# My first steam engine



## zturgut (Dec 23, 2009)

This is the video of the first steam engine I have built starting from scratch, almost 18 years ago..I remember it wasn't easy putting the copper cylinders back into shape after welding. In time I have made a few modifications like piston rings for both power pistons and valves. For me it is still fun running it making lot of noise.

Zeki

[ame]http://www.metacafe.com/watch/3923709/horizontal_2_cylinder_model_steam_engine_zeki_turgut/[/ame]


----------



## Deanofid (Dec 23, 2009)

I'm likin' it!

Dean


----------



## cobra428 (Dec 23, 2009)

zturgut,
Wonderful, what took 18 years ??? To get here ???

Tony


----------



## Powder keg (Dec 23, 2009)

Nice looking engine. If that were mine I'd put bigger flywheels on it? That's just me though) Thanks for sharing


----------



## mlauderbaugh (Dec 26, 2009)

are there available plans for this? i think i would like to try something like that for my "engine #4"

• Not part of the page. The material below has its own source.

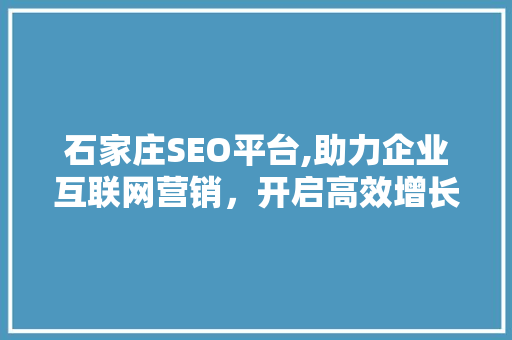 石家庄SEO平台,助力企业互联网营销，开启高效增长新篇章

pretty darn neet, the noise is more than half of the neetness.

mike


----------



## zturgut (Dec 26, 2009)

Thanks for your interest and kind comments.
As I have mentioned this is a machine I have built 18 years ago. Although I have not been totally apart from model engines all this time I think I have been a little clumsy about using internet. Anyway late is better than never and I'm glad to be here..

Mike, I surely didn't keep the plans of the copper thing but I guess I would sketch it again for you in an hour if it is worthed. I think your #1 and #2 were very nice single acting ones. And the third may be the beam that you wrote about. So I am not offering you a beam one. If you are interested in doble acting symmetrical 2cyl. ones with cylinderical valves like the copper thing, I can offer you some of my own later designs if you are familiar with AutoCAD dwg files you see below.
Best regards,
Zeki


----------